Aprendizagem de Máquina para Classificação de Tipos Textuais: Estudo de Caso em Textos escritos em Português Brasileiro

Gabriel A. Barbosa; Hyan H. N. Batista; Péricles Miranda; Jário Santos; Seiji Isotani; Thiago Cordeiro; Ig Ibert Bittencourt; Rafael Ferreira Mello

doi:10.5753/sbie.2022.224769

Gabriel A. Barbosa Universidade Federal Rural de Pernambuco
Hyan H. N. Batista Universidade Federal Rural de Pernambuco
Péricles Miranda Universidade Federal Rural de Pernambuco https://orcid.org/0000-0002-5767-7544
Jário Santos Universidade de São Paulo
Seiji Isotani Universidade de São Paulo / Harvard University http://orcid.org/0000-0003-1574-0784
Thiago Cordeiro Universidade Federal de Alagoas
Ig Ibert Bittencourt Universidade Federal de Alagoas / Harvard University http://orcid.org/0000-0001-5676-2280
Rafael Ferreira Mello Universidade Federal Rural de Pernambuco / Centro de Estudos e Sistemas Avançados do Recife http://orcid.org/0000-0003-3548-9670

DOI: https://doi.org/10.5753/sbie.2022.224769

Resumo

A classificação de textos considerando tipos textuais é de suma importância para algumas aplicações de Processamento de Linguagem Natural (PLN).
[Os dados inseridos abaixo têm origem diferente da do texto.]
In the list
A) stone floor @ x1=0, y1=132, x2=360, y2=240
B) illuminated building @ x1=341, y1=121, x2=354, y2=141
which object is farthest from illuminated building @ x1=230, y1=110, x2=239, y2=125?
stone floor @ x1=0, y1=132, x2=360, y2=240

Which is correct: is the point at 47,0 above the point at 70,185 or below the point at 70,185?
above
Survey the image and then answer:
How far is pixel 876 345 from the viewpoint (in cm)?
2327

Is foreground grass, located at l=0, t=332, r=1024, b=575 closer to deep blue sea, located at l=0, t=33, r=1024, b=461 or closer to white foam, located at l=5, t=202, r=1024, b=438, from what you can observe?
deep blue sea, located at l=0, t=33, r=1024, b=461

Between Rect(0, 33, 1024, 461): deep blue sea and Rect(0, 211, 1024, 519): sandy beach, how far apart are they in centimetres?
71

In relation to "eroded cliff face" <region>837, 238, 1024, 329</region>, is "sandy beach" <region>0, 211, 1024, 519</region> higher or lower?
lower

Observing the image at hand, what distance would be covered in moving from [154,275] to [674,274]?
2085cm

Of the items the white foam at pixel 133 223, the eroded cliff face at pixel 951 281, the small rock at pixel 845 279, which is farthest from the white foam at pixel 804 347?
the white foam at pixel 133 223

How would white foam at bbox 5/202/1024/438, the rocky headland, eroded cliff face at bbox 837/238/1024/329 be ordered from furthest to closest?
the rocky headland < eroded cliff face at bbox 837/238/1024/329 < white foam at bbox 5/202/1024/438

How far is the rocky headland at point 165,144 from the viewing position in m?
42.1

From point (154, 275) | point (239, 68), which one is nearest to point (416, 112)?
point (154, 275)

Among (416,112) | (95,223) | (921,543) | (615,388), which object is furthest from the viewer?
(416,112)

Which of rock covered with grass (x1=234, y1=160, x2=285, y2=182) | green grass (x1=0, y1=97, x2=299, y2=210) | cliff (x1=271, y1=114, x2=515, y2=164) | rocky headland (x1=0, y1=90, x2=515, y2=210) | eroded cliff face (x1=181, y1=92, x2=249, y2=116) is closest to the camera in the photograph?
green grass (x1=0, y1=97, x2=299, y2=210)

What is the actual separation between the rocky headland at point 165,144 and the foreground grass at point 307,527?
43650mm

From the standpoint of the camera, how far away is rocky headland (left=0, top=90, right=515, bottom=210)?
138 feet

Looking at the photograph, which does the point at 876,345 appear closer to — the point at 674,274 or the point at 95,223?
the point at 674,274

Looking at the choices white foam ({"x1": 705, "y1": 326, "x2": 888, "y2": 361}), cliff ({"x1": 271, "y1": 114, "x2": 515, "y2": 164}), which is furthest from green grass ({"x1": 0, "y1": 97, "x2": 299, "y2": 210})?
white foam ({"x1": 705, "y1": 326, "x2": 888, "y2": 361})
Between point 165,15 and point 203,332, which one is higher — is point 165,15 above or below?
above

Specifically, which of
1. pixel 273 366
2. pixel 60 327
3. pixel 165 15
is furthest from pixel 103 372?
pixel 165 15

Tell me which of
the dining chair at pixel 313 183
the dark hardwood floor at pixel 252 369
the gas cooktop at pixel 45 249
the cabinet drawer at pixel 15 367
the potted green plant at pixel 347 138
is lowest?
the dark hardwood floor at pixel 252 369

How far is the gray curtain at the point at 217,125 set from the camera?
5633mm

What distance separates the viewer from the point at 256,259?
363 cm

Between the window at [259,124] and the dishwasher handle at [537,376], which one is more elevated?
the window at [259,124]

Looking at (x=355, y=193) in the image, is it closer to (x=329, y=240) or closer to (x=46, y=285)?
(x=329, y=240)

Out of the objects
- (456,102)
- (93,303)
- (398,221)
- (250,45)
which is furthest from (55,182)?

Nos últimos anos, algoritmos de aprendizado de máquina têm obtido bons resultados nesta tarefa considerando textos em inglês. No entanto, pesquisas voltadas para a detecção de tipos textuais escritos em português ainda são escassas, e ainda há muito a ser estudado e descoberto nesse contexto. Assim, este artigo propõe um estudo experimental que investiga o uso de algoritmos de aprendizado de máquina para classificar textos em português considerando tipos textuais. Para isso, propomos um novo corpus composto por textos em português de dois tipos textuais: narrativo e dissertativo. Três algoritmos de aprendizado de máquina tiveram seu desempenho avaliado no corpus criado em termos de precisão, revocação e pontuação F1. Além disso, também foi realizada uma análise dos atributos envolvidos no processo para identificar quais características textuais são mais importantes na tarefa atual. Os resultados mostraram que é possível alcançar altos níveis de precisão e rememoração na classificação de textos narrativos e dissertativos. Os algoritmos obtiveram níveis de métricas semelhantes, demonstrando a qualidade das características extraídas.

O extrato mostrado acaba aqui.